## Work instructions
Exactly as written, give back every record below.

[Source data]
---------------

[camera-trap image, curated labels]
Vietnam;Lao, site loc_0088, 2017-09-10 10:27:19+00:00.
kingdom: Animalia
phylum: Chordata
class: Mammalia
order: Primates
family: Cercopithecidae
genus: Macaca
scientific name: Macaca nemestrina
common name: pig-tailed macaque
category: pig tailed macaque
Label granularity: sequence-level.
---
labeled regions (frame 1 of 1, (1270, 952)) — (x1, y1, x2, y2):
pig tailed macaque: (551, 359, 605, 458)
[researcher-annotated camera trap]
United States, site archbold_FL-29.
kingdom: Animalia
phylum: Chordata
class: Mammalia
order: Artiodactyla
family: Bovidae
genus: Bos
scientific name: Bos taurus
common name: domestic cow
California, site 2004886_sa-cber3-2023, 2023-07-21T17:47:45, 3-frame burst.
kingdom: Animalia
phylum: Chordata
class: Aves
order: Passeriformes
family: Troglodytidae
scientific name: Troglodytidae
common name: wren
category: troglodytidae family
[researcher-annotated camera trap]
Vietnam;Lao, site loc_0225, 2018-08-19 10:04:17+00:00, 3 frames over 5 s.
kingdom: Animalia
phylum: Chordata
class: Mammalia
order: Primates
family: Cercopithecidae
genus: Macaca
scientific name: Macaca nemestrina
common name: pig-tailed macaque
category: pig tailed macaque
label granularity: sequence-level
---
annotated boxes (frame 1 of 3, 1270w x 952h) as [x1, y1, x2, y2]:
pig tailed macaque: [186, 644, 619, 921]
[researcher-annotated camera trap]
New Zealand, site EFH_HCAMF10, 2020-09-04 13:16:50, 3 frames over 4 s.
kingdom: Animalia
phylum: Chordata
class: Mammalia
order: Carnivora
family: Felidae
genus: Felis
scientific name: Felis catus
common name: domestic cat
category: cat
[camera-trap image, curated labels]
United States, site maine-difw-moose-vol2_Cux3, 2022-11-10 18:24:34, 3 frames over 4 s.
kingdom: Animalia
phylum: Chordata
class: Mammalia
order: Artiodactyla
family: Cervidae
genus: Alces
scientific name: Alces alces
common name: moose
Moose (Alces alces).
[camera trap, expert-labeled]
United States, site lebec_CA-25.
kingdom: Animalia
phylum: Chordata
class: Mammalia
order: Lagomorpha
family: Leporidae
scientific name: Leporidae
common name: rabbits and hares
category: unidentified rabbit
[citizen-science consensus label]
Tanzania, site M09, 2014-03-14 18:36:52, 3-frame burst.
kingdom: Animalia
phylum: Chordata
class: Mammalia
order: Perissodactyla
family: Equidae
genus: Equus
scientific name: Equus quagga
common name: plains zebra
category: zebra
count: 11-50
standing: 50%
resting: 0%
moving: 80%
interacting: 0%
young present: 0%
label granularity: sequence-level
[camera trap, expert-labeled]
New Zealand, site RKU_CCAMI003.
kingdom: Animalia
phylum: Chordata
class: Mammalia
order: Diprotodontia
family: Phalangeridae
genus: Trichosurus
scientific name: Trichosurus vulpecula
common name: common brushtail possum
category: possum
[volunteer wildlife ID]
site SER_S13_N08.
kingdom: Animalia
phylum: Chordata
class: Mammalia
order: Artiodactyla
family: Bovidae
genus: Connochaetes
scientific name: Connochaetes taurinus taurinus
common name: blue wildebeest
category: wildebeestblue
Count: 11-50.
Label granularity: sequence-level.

---------------

## Exercise result
[camera-trap image, curated labels]
Vietnam;Lao, site loc_0088, 2017-09-10 10:27:19+00:00.
kingdom: Animalia
phylum: Chordata
class: Mammalia
order: Primates
family: Cercopithecidae
genus: Macaca
scientific name: Macaca nemestrina
common name: pig-tailed macaque
category: pig tailed macaque
Label granularity: sequence-level.
---
labeled regions (frame 1 of 1, (1270, 952)) — (x1, y1, x2, y2):
pig tailed macaque: (551, 359, 605, 458)
[researcher-annotated camera trap]
United States, site archbold_FL-29.
kingdom: Animalia
phylum: Chordata
class: Mammalia
order: Artiodactyla
family: Bovidae
genus: Bos
scientific name: Bos taurus
common name: domestic cow
California, site 2004886_sa-cber3-2023, 2023-07-21T17:47:45, 3-frame burst.
kingdom: Animalia
phylum: Chordata
class: Aves
order: Passeriformes
family: Troglodytidae
scientific name: Troglodytidae
common name: wren
category: troglodytidae family
[researcher-annotated camera trap]
Vietnam;Lao, site loc_0225, 2018-08-19 10:04:17+00:00, 3 frames over 5 s.
kingdom: Animalia
phylum: Chordata
class: Mammalia
order: Primates
family: Cercopithecidae
genus: Macaca
scientific name: Macaca nemestrina
common name: pig-tailed macaque
category: pig tailed macaque
label granularity: sequence-level
---
annotated boxes (frame 1 of 3, 1270w x 952h) as [x1, y1, x2, y2]:
pig tailed macaque: [186, 644, 619, 921]
[researcher-annotated camera trap]
New Zealand, site EFH_HCAMF10, 2020-09-04 13:16:50, 3 frames over 4 s.
kingdom: Animalia
phylum: Chordata
class: Mammalia
order: Carnivora
family: Felidae
genus: Felis
scientific name: Felis catus
common name: domestic cat
category: cat
[camera-trap image, curated labels]
United States, site maine-difw-moose-vol2_Cux3, 2022-11-10 18:24:34, 3 frames over 4 s.
kingdom: Animalia
phylum: Chordata
class: Mammalia
order: Artiodactyla
family: Cervidae
genus: Alces
scientific name: Alces alces
common name: moose
Moose (Alces alces).
[camera trap, expert-labeled]
United States, site lebec_CA-25.
kingdom: Animalia
phylum: Chordata
class: Mammalia
order: Lagomorpha
family: Leporidae
scientific name: Leporidae
common name: rabbits and hares
category: unidentified rabbit
[citizen-science consensus label]
Tanzania, site M09, 2014-03-14 18:36:52, 3-frame burst.
kingdom: Animalia
phylum: Chordata
class: Mammalia
order: Perissodactyla
family: Equidae
genus: Equus
scientific name: Equus quagga
common name: plains zebra
category: zebra
count: 11-50
standing: 50%
resting: 0%
moving: 80%
interacting: 0%
young present: 0%
label granularity: sequence-level
[camera trap, expert-labeled]
New Zealand, site RKU_CCAMI003.
kingdom: Animalia
phylum: Chordata
class: Mammalia
order: Diprotodontia
family: Phalangeridae
genus: Trichosurus
scientific name: Trichosurus vulpecula
common name: common brushtail possum
category: possum
[volunteer wildlife ID]
site SER_S13_N08.
kingdom: Animalia
phylum: Chordata
class: Mammalia
order: Artiodactyla
family: Bovidae
genus: Connochaetes
scientific name: Connochaetes taurinus taurinus
common name: blue wildebeest
category: wildebeestblue
Count: 11-50.
Label granularity: sequence-level.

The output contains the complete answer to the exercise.